Ces différentes voies ne produisent pas les mêmes risques. Elles n’ont pas les mêmes contraintes de documentation, de conservation, de fiscalité, de liquidité, de transparence et de protection du client. C’est précisément là que la réflexion patrimoniale retrouve sa valeur.


Faire de MiCA un argument de sécurisation patrimoniale

MiCA ne rend pas les crypto-actifs sans risque. Le règlement ne supprime ni la volatilité, ni le risque de marché, ni le risque technologique, ni les erreurs de manipulation, ni les pertes économiques possibles. En revanche, il introduit un critère de tri plus clair entre les acteurs qui acceptent de se soumettre à un cadre européen et ceux qui restent en dehors de ce cadre.

Pour les CGP, c’est une opportunité. Jusqu’ici, la crypto a souvent été abordée de manière binaire : pour ou contre, conviction ou rejet, spéculation ou innovation. Cette approche est insuffisante. Le bon angle est désormais celui de l’organisation patrimoniale.

Un client déjà exposé aux crypto-actifs n’a pas seulement besoin qu’on lui dise si Bitcoin va monter ou baisser. Il a besoin de savoir si ses actifs sont correctement conservés, s’il peut les transférer, s’il dispose des justificatifs nécessaires, si ses héritiers sauront les retrouver, si son exposition est cohérente avec le reste de son patrimoine, et si le prestataire utilisé sera toujours opérable après MiCA.

La sécurisation patrimoniale passe donc par plusieurs axes : choix du canal d’exposition, sélection du prestataire, vérification du statut réglementaire, contrôle de la documentation, organisation des accès, anticipation fiscale, intégration dans la vision globale du patrimoine et préparation des scénarios de sortie.

C’est aussi un argument commercial légitime pour les CGP. Les banques, les plateformes et les fintechs vont utiliser MiCA pour rassurer les clients. Les CGP ne peuvent pas rester spectateurs. Ils doivent être capables d’expliquer que la réglementation ne suffit pas, mais qu’elle permet de mieux structurer le sujet.

Le discours doit être clair : MiCA ne transforme pas un actif risqué en actif prudent. En revanche, MiCA oblige à mieux choisir les intermédiaires, à vérifier les prestataires et à documenter les expositions. C’est exactement le terrain naturel du conseil patrimonial : organiser, hiérarchiser, sécuriser et rendre les choix compréhensibles.

La fin de la période transitoire peut donc devenir un point d’entrée utile dans la relation client. Elle permet d’ouvrir une discussion concrète : avez-vous des crypto-actifs ? Où sont-ils détenus ? Chez quel prestataire ? Avez-vous vérifié son statut ? Pouvez-vous transférer vos actifs ? Disposez-vous d’un historique fiscal ? Votre exposition est-elle cohérente avec votre patrimoine global ? Existe-t-il une forme d’exposition plus simple, plus documentable ou plus adaptée ?

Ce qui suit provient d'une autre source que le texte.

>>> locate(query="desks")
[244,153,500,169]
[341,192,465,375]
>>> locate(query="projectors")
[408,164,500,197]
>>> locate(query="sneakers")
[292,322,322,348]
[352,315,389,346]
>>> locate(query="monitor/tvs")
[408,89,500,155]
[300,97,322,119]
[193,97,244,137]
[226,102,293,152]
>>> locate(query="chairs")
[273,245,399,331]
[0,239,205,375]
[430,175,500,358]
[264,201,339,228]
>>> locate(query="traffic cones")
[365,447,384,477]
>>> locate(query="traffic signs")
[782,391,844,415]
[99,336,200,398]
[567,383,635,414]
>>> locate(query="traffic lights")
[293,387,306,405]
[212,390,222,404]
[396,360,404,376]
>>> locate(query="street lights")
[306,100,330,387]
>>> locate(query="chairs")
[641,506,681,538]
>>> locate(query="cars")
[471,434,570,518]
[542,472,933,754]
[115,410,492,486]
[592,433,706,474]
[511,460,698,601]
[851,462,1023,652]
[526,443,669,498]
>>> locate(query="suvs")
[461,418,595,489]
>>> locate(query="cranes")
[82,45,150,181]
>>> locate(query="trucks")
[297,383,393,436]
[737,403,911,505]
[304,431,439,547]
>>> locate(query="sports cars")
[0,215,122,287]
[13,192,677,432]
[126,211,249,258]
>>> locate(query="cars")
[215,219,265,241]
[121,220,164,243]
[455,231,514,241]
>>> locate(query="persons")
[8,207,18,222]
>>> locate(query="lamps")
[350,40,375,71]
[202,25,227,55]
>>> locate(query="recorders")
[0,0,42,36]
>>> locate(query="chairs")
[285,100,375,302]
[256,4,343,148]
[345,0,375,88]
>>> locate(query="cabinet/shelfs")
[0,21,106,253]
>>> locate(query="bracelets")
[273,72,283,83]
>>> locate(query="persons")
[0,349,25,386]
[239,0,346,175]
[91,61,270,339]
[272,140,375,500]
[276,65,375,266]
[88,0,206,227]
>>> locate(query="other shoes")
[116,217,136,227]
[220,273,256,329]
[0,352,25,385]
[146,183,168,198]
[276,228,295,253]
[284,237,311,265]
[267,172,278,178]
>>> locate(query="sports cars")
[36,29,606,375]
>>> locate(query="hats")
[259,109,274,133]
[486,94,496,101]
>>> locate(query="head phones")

Cette approche est plus sérieuse que le débat abstrait sur la crypto. Elle parle de risques concrets. Elle parle de conservation, de preuve, de continuité, de fiscalité et de transmission.


CONCLUSION

À partir du 1er juillet 2026, une frontière plus nette va s’installer entre les prestataires autorisés et ceux qui ne pourront plus fournir leurs services dans l’Union européenne. Cette frontière aura des conséquences pratiques pour les clients. Les cabinets qui l’auront anticipée disposeront d’un avantage évident : ils pourront apporter de la clarté là où beaucoup de clients verront seulement une contrainte réglementaire supplémentaire. C’est sur ce terrain que les CGP ont une vraie carte à jouer. Pas dans l’improvisation. Dans la structuration.